== Trecho ==
Para aqueles que insistem em negar o holocausto, como o ensandecido que breve chega ao país, bastava o testemunho de um Ben Abraham, dando sua voz a todos os que foram silenciados. Ninguém ousaria duvidar da sua dor. Mas entre os indivíduos, especialmente os que comandam as nações, parece haver um “esquecimento” assustador em relação àquele passado e uma indiferença ameaçadora em relação ao presente, pois o mundo não se cansa de produzir outros holocaustos. Aí está o genocídio de Darfur, no Sudão, só para lembrar de um, bem agora diante dos nossos olhos.

E não precisa ser muito esperto para saber que memória se constrói. Memória se exercita, com educação e com a perpetuação da história, que pode ser passada adiante com atos como vimos ontem, no monumento ao Holocausto. Com a fala do Sr. Ben Abraham, com as lideranças se posicionando nas suas comunidades, por menores que sejam, com a vigilância constante sobre falas desastradas como as de Ahmadinejad e seus simpatizantes.

E com o envolvimento das futuras gerações, como também se pôde ver ontem. Fosse nas seis tochas acesas (simbolizando, as seis, os seis milhões de judeus mortos pelo nazismo) por representantes dos vários grupos presentes, entre eles os pequenos que faziam a quarta geração dos que sobreviveram, fosse pelos grupos de estudantes brasileiros que naquele exato momento da homenagem no Brasil se encontravam na Polônia, testemunhando o irrefutável.

Um contato pelo celular colocou no ar, pelas caixas de som, as vozes de três estudantes de escolas israelitas brasileiras, que acabavam de percorrer o nefasto território onde seus bisavós um dia pisaram e lá ficaram, os campos de concentração na Polônia. Falaram de como aquela experiência os transformara e do quanto suas almas haviam sido tocadas por uma história da qual também faziam parte.

Defender e honrar essa história é o propósito desses meninos, que simbolizam os antepassados e todos os que virão depois deles. Um sonho para ser alimentado e passado adiante, assim como aquele que um dia nutriu o Sr. Ben Abraham para ele contar ao mundo o que seus olhos viram e seu coração guardou. Que acalentou meu sogro, Efroim Sztajnbok, ele também liberto de campo na Polônia, a quem conheci já velhinho, mas sempre esfuziante ao tomar nos braços nosso pequeno Sacha, o neto que ele tanto amou, a melhor herança que me deixou, o melhor testemunho de sua linhagem.

A diferença deste sonho e aqueles de que trata esse espaço é que o sonho de paz e dignidade para todos os povos exige que nos mantenhamos acordados, despertos e vigilantes.

quarta-feira, 1 de abril de 2009

Em Jogo de Cena, os sonhos também são estrelas



Além da minha paixão por sonhos, por nadar, por cozinhar e outras que não cabem neste blog, também sou louca por cinema. Não chego ao ponto de ver certas coisas trash que andam por aí, mas não perco nem mesmo os filmes iranianos, que para muitos é um sonífero e para mim é uma viagem à beleza plástica e a uma certa inocência perdida.
===
== Linhas de dados ==
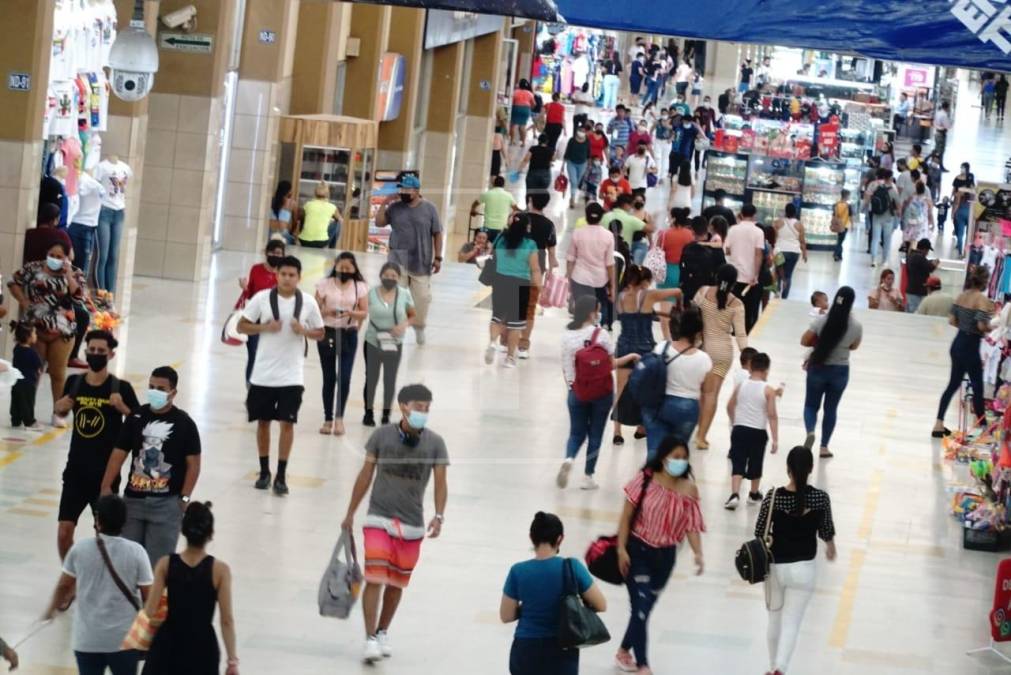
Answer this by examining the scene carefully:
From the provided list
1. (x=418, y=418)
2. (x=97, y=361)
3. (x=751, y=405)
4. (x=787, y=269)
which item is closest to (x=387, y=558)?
(x=418, y=418)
===
▸ **Lista de tarefas**
a - Segundo o trecho, o que simbolizavam as seis tochas acesas?
b - Reescreva de forma mais curta o parágrafo do trecho que começa com "Um contato pelo celular", mantendo os fatos principais.
As linhas de dados são um material à parte, sem ligação com o trecho.

▸ **Soluções das tarefas**
a - Os seis milhões de judeus mortos pelo nazismo.

b - Uma ligação de celular transmitida pelas caixas de som trouxe as vozes de três estudantes de escolas israelitas brasileiras. Eles tinham acabado de percorrer os campos de concentração na Polônia, onde seus bisavós pisaram e ficaram. Contaram como a experiência os transformou e tocou suas almas, por fazerem parte daquela história.